▸ **Task brief**: Summarize the text below on custom sock quote requests in two sentences.

▸ **Selected extract**:
If you do not know the needle count, send a physical sample and ask the factory to match it. That is normal. Still provide the target size and grams per pair. Without them, the quote is only a budget estimate.
How detailed should artwork, color, and logo files be?
Detailed enough for a technician to map the design onto a cylinder knitting machine. Socks are knitted. They are not flat printed. That creates real limits on logo size, text clarity, and color blocking.
Send this artwork pack with your custom sock RFQ:
- Vector logo file in AI or editable PDF
- Pantone codes for each zone: body, cuff, heel, toe, sole, logo
- Placement measurements, for example outer leg logo 35mm wide, 50mm below cuff edge
- Method for each graphic element: jacquard knit-in, embroidery, heat transfer, or silicone print
- Reference images showing front, back, sole, and inside if terry or cushioning detail matters
Be realistic about logo size. On a 168N sock, small letters can blur or break if the stroke is too thin. Fine text often needs 200N or a different decoration method. Ask the factory to confirm whether the logo can be knitted cleanly at the requested width before sampling starts.
If color accuracy matters, ask for yarn color confirmation before bulk production. This usually adds 3 to 5 days. It is worth it. Replacing 5,000 pairs because the navy looks purple costs far more than one extra approval step.
What packaging and labeling details do factories need in the RFQ?
Packaging affects labor cost, carton count, and freight cost. Sometimes it also changes MOQ. Many buyers leave this vague until after the quote. That makes supplier comparisons weak from the start.
Specify the full pack-out method:
- Pairing method: one pair with hook, belly band, paper wrap, header card, or polybag
- Barcode type and placement: EAN, UPC, FNSKU, carton marks
- Label content: size, fiber content, washing symbols, country of origin, importer details
- Inner pack and carton quantity, for example 10 pairs per inner, 120 pairs per export carton
- Carton limits, such as gross weight under 15kg or carton length under 60cm
- Retail extras: hanger, size sticker, silica gel, insert card, warning text on polybag
A simple export pack with one size sticker may add only a few cents. A retail-ready pack with a printed belly band, hook, barcode sticker, polybag, and assortment sorting can add around USD0.08 to USD0.30 per pair, depending on labor and materials. Carton design matters too. If freight is charged by volume weight, oversized cartons can wipe out a low unit price fast.
For Amazon FBA or parcel programs, state carton limits in the RFQ. Do not expect the supplier to guess them.
What lead time, sampling, and MOQ information should buyers ask for?
Ask for the timeline by stage. One final date is not enough.

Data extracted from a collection
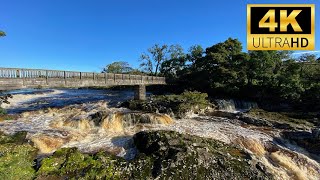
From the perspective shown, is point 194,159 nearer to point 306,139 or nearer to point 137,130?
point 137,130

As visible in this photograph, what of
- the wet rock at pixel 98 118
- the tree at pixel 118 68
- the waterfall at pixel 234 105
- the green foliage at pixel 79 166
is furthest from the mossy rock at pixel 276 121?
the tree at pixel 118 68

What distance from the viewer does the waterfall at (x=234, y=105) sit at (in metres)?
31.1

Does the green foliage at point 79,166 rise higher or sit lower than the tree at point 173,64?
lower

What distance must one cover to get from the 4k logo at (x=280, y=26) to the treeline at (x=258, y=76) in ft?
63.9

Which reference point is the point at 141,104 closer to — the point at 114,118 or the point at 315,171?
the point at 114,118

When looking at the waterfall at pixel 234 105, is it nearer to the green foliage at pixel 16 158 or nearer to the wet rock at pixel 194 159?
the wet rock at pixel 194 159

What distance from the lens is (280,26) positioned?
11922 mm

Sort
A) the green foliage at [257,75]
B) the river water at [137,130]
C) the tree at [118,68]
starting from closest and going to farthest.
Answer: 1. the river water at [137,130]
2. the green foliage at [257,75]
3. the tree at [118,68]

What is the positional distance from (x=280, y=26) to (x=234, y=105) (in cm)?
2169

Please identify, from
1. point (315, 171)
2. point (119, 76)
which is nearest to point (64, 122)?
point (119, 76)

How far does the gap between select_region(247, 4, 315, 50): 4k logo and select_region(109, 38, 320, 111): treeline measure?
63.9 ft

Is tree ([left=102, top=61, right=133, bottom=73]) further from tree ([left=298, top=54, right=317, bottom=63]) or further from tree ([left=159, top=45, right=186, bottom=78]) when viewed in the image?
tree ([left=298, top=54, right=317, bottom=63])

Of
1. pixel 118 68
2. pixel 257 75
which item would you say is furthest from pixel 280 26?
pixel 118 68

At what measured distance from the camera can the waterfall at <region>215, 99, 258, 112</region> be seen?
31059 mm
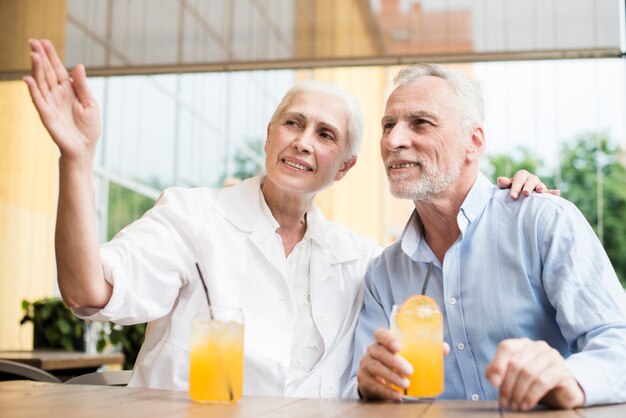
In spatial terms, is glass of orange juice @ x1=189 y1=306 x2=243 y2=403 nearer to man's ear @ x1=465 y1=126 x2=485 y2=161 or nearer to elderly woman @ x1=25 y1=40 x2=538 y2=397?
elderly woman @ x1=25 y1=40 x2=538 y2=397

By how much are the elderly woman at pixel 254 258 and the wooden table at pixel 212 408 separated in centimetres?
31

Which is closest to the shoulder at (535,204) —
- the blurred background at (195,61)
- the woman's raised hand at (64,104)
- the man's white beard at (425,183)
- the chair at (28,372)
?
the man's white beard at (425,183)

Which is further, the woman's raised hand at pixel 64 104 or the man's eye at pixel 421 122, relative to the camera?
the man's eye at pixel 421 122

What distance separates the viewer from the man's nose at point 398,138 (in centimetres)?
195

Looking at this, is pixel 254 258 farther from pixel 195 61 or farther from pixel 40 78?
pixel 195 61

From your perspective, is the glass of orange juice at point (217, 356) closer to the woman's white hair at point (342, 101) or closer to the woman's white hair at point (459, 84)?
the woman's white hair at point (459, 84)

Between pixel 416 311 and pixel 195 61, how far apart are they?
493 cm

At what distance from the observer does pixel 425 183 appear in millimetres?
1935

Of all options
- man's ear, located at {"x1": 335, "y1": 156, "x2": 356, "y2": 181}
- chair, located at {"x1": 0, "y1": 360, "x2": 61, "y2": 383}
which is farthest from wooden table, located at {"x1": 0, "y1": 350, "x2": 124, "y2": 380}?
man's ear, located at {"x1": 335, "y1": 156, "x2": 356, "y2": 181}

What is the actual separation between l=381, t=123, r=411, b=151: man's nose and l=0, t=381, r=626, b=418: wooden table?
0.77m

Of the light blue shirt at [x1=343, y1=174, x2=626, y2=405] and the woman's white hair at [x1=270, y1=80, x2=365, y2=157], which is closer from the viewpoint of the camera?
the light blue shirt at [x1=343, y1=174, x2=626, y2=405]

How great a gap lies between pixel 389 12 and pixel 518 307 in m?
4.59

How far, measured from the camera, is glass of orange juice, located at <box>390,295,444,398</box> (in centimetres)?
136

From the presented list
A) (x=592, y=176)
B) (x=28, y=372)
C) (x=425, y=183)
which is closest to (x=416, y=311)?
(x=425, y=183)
--
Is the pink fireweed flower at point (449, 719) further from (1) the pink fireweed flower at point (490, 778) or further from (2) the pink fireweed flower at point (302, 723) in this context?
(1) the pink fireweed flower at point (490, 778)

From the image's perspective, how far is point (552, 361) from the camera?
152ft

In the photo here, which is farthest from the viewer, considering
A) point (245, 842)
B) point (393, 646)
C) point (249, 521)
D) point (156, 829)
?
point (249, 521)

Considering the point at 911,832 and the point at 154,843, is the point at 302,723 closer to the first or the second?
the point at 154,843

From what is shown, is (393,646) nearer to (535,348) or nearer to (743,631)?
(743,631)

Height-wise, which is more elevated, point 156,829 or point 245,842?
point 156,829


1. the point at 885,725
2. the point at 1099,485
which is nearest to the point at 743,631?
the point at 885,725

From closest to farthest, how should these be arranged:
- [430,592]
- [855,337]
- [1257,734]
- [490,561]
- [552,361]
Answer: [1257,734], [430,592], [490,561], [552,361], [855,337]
...
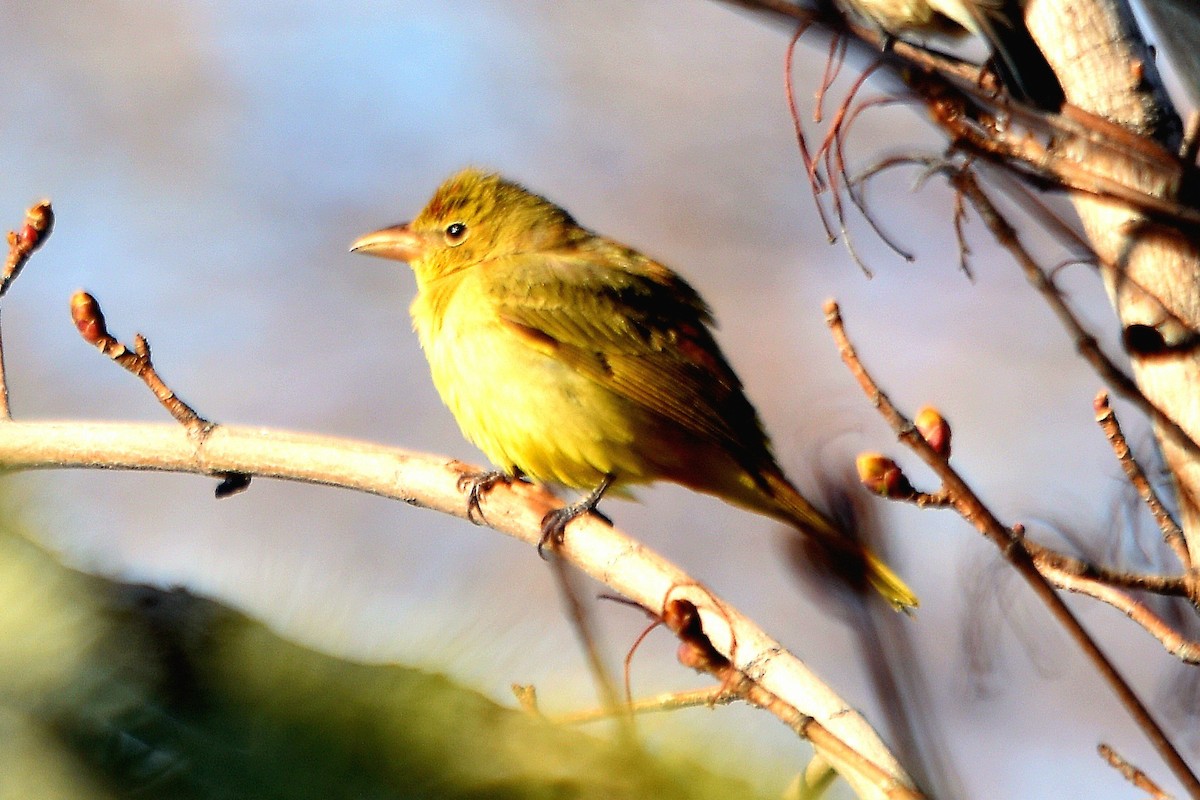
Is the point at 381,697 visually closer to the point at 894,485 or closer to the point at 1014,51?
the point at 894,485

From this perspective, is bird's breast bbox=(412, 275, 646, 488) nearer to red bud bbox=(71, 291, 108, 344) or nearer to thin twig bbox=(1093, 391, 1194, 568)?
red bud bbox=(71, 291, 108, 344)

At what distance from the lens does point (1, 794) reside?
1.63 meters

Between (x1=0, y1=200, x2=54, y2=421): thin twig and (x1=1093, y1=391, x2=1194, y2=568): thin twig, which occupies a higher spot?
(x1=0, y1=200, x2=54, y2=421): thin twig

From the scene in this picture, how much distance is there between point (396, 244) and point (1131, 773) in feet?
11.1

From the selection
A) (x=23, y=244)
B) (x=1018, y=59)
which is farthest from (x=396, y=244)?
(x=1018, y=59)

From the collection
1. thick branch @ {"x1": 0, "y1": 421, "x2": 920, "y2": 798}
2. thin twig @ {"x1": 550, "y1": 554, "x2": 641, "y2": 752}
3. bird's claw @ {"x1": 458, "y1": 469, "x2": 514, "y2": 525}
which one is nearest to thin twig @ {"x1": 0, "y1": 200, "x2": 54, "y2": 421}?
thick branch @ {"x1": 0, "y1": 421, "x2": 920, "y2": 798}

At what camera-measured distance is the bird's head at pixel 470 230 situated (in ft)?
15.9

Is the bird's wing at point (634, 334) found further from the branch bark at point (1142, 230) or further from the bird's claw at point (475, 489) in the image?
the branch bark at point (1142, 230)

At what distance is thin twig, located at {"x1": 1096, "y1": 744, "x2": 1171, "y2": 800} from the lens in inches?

▸ **Solution to the problem**: Artwork for a custom sock RFQ must be detailed enough for a technician to map the design onto a cylinder knitting machine, so buyers should send vector logos, Pantone codes, placement measurements and the decoration method for each element, confirm before sampling that the logo can be knitted cleanly, and confirm yarn color before bulk production. The RFQ should also specify the full pack-out method, including pairing, barcodes, labels, inner and carton quantities, carton limits and retail extras, because packaging affects labor cost, carton count and freight cost.